__WORK TO BE COMPLETED__: This exercise calls for the records to be repeated in full, exactly as written.

__PROVIDED DATA__:
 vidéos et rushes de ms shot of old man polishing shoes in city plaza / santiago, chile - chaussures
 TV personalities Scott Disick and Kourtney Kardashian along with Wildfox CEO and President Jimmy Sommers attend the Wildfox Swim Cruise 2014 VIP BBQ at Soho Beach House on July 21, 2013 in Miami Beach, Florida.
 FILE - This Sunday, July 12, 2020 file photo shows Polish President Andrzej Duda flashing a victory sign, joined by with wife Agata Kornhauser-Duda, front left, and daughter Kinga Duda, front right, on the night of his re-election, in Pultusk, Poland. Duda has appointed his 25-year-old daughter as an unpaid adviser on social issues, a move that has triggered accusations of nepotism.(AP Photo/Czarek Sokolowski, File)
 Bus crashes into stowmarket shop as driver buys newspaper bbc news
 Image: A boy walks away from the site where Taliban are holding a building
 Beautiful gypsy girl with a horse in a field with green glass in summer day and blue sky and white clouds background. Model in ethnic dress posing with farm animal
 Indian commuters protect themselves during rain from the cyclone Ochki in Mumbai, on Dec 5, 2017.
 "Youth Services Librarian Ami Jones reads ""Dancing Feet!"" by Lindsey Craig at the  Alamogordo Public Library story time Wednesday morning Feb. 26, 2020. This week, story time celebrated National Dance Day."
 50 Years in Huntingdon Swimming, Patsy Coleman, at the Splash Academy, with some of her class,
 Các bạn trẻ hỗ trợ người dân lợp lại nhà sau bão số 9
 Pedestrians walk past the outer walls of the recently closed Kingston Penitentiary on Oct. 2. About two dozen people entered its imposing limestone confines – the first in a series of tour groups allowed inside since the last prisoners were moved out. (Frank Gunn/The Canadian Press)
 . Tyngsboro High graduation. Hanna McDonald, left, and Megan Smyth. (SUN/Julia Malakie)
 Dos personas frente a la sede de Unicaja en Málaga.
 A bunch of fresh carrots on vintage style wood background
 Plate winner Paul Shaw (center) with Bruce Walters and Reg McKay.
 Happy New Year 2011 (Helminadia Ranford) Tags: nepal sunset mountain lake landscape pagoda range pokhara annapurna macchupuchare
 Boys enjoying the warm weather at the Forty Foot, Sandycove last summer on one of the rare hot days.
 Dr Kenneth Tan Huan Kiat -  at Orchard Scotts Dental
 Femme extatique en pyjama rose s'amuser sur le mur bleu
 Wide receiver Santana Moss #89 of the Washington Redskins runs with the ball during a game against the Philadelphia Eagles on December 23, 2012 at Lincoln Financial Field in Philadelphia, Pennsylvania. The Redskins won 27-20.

__RESPONSE TO THIS EXERCISE__:
 vidéos et rushes de ms shot of old man polishing shoes in city plaza / santiago, chile - chaussures
 TV personalities Scott Disick and Kourtney Kardashian along with Wildfox CEO and President Jimmy Sommers attend the Wildfox Swim Cruise 2014 VIP BBQ at Soho Beach House on July 21, 2013 in Miami Beach, Florida.
 FILE - This Sunday, July 12, 2020 file photo shows Polish President Andrzej Duda flashing a victory sign, joined by with wife Agata Kornhauser-Duda, front left, and daughter Kinga Duda, front right, on the night of his re-election, in Pultusk, Poland. Duda has appointed his 25-year-old daughter as an unpaid adviser on social issues, a move that has triggered accusations of nepotism.(AP Photo/Czarek Sokolowski, File)
 Bus crashes into stowmarket shop as driver buys newspaper bbc news
 Image: A boy walks away from the site where Taliban are holding a building
 Beautiful gypsy girl with a horse in a field with green glass in summer day and blue sky and white clouds background. Model in ethnic dress posing with farm animal
 Indian commuters protect themselves during rain from the cyclone Ochki in Mumbai, on Dec 5, 2017.
 "Youth Services Librarian Ami Jones reads ""Dancing Feet!"" by Lindsey Craig at the  Alamogordo Public Library story time Wednesday morning Feb. 26, 2020. This week, story time celebrated National Dance Day."
 50 Years in Huntingdon Swimming, Patsy Coleman, at the Splash Academy, with some of her class,
 Các bạn trẻ hỗ trợ người dân lợp lại nhà sau bão số 9
 Pedestrians walk past the outer walls of the recently closed Kingston Penitentiary on Oct. 2. About two dozen people entered its imposing limestone confines – the first in a series of tour groups allowed inside since the last prisoners were moved out. (Frank Gunn/The Canadian Press)
 . Tyngsboro High graduation. Hanna McDonald, left, and Megan Smyth. (SUN/Julia Malakie)
 Dos personas frente a la sede de Unicaja en Málaga.
 A bunch of fresh carrots on vintage style wood background
 Plate winner Paul Shaw (center) with Bruce Walters and Reg McKay.
 Happy New Year 2011 (Helminadia Ranford) Tags: nepal sunset mountain lake landscape pagoda range pokhara annapurna macchupuchare
 Boys enjoying the warm weather at the Forty Foot, Sandycove last summer on one of the rare hot days.
 Dr Kenneth Tan Huan Kiat -  at Orchard Scotts Dental
 Femme extatique en pyjama rose s'amuser sur le mur bleu
 Wide receiver Santana Moss #89 of the Washington Redskins runs with the ball during a game against the Philadelphia Eagles on December 23, 2012 at Lincoln Financial Field in Philadelphia, Pennsylvania. The Redskins won 27-20.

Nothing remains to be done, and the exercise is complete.